* Directive 1
Using the notes on Aristotle's four causes, decide whether each statement agrees with the text, and answer yes or no with the deciding words quoted. (a) Humean causes and their effects are both events. (b) Two of Aristotle's causes sound like a Humean cause. (c) The plural of aition is aitiai.
* Directive 2
According to the notes on Aristotle's four causes, what is it that typically has causes?

==== Text shown ====

The Four Causes - University of Washington

The Four Causes

1. Aristotle's doctrine of the four causes is crucial, but easily misunderstood. It is natural for us (post-Humeans) to think of causes in terms of cause-and-effect. This is misleading in several ways:

a. Only one of Aristotle's causes (the "efficient" cause) sounds even remotely like a Humean cause.

b. Humean causes are events, and so are their effects, but Aristotle doesn't limit his causes in that way. Typically, it is substances that have causes. And that sounds odd.

2. But to charge Aristotle with having only a dim understanding of causality is to accuse him of missing a target he wasn't even aiming at. We must keep this in mind whenever we use the word "cause" in connection with Aristotle's doctrine.

3. What is it Aristotle says there are four of? The Gk. word is aition (plural aitia); sometimes it takes a feminine form, aitia (plural aitiai). And what is an aition? Part of Aristotle's point is that there is no one answer to this question.

==== Data ====

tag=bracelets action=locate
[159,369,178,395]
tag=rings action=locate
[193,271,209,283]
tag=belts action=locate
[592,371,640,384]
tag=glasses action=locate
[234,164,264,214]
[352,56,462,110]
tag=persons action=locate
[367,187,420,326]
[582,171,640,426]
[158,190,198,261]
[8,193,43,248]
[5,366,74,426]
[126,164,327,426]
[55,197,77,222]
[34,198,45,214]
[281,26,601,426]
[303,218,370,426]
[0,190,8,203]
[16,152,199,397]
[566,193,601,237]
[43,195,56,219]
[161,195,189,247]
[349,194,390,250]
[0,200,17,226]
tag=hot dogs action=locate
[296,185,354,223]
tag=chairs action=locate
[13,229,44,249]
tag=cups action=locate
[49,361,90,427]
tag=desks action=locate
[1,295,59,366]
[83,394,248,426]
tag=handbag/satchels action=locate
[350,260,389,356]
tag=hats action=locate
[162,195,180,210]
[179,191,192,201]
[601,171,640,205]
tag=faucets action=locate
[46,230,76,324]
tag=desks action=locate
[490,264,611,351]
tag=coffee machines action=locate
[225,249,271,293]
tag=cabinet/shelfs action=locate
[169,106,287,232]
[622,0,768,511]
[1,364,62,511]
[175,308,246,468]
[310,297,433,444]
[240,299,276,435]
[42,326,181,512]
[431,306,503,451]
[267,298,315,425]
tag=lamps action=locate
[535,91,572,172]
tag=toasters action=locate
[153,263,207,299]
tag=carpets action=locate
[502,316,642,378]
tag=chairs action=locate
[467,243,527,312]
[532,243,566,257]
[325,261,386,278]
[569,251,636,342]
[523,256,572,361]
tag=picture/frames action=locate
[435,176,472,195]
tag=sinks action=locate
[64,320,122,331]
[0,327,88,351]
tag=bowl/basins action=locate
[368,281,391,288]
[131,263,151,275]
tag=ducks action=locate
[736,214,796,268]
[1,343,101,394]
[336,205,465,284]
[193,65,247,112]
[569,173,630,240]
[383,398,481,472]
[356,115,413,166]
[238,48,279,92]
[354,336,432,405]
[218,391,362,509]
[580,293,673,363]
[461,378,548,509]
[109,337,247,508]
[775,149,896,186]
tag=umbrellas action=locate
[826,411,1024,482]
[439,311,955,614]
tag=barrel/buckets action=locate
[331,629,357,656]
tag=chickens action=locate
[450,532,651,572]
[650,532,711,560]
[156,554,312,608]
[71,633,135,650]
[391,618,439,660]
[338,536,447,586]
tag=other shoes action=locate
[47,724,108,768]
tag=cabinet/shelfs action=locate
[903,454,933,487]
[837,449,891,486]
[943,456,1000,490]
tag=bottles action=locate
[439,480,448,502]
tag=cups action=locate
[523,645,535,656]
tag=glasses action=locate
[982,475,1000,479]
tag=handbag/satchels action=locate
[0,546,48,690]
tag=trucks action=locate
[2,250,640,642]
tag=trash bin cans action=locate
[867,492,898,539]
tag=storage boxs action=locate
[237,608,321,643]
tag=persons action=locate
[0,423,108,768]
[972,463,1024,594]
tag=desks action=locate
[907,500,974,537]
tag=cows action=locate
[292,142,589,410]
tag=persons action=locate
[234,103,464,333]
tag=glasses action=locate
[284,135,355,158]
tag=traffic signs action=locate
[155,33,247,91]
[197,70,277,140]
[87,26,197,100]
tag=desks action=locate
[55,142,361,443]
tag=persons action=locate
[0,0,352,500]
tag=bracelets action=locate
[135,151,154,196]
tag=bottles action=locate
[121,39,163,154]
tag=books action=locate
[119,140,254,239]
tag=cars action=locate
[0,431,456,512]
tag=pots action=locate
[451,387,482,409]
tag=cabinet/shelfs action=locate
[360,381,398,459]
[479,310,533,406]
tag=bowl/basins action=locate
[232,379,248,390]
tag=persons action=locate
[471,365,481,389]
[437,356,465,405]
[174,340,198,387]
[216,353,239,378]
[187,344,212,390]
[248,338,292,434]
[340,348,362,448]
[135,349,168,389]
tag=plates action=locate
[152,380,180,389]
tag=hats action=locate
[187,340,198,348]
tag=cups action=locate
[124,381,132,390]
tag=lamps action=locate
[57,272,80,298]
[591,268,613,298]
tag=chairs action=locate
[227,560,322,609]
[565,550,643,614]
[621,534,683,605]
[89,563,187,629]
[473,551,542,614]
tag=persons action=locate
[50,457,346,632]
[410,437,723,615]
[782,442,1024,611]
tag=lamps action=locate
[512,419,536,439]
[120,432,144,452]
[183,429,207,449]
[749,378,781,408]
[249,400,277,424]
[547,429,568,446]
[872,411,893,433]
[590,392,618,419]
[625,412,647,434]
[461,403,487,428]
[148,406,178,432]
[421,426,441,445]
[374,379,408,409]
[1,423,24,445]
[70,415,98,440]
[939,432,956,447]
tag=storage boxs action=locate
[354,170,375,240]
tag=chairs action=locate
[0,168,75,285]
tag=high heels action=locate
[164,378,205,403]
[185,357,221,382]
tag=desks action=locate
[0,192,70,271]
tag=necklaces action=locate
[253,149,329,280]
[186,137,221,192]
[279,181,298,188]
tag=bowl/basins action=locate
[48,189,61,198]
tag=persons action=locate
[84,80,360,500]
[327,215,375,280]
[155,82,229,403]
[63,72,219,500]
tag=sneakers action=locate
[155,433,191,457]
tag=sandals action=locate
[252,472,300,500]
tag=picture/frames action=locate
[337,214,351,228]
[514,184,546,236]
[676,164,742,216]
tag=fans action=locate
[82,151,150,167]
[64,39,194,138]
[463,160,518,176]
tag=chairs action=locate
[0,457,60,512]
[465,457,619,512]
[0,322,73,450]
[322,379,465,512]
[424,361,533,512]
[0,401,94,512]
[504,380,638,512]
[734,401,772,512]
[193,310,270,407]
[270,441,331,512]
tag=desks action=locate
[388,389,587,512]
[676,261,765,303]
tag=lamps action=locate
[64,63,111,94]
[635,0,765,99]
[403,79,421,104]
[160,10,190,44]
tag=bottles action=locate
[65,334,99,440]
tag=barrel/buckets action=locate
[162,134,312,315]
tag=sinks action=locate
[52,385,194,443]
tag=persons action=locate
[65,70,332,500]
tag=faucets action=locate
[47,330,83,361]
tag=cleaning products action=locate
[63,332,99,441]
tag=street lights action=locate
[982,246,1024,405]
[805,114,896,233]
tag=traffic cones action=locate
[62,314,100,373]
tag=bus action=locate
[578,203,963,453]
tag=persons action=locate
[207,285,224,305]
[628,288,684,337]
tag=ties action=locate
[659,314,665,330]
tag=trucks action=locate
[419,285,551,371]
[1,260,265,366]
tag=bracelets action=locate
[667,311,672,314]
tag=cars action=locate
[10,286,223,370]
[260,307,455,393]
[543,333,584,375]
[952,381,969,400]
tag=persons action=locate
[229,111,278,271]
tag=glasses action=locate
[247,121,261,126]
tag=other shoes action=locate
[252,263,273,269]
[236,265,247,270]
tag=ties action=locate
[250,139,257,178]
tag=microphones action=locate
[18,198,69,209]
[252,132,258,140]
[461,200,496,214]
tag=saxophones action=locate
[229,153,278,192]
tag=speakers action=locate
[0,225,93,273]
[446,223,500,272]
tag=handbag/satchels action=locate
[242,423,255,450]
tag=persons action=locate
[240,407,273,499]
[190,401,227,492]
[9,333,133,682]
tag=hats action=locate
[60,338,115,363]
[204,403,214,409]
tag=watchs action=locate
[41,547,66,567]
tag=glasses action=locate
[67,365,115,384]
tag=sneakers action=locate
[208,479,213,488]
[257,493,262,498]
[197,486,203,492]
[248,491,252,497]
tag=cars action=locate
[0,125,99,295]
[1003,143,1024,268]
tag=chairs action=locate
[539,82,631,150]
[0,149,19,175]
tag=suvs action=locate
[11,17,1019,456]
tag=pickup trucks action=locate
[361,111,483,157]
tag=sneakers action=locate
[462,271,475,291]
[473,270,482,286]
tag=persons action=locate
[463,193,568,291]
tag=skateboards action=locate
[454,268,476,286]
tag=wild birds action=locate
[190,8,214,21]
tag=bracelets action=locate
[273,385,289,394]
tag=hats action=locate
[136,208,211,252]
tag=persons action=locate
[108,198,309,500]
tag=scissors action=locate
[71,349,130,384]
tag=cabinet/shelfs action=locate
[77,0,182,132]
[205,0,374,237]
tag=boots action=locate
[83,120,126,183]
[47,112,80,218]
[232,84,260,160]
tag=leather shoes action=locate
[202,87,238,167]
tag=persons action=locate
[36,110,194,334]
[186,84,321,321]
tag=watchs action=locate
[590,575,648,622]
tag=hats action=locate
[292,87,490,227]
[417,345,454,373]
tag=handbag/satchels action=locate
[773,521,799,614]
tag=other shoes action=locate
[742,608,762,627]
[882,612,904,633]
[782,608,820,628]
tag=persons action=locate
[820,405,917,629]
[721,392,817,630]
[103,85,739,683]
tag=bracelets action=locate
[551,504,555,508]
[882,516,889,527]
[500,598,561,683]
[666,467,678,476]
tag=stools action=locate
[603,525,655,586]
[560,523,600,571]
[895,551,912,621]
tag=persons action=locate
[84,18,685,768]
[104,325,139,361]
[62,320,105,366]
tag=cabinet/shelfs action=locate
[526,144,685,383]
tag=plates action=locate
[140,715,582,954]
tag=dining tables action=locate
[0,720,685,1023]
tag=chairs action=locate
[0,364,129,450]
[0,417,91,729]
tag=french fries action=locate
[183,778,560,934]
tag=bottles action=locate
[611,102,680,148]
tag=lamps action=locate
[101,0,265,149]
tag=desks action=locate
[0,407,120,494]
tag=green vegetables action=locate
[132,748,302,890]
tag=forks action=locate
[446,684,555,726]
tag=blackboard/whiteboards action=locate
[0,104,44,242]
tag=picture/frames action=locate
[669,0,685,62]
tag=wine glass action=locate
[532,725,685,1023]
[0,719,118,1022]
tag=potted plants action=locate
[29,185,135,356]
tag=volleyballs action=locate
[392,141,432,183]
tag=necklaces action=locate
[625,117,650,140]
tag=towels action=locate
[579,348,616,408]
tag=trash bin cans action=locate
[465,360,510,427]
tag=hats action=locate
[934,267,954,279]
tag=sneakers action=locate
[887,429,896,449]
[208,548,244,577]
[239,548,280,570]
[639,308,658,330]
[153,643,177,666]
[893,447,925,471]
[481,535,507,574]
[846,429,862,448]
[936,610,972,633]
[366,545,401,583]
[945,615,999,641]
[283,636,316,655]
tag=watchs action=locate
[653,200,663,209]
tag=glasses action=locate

====

* Task answer 1
(a) Yes: "Humean causes are events, and so are their effects"
(b) No: "Only one of Aristotle's causes"
(c) No: "aition (plural aitia)"

* Task answer 2
Substances typically have causes.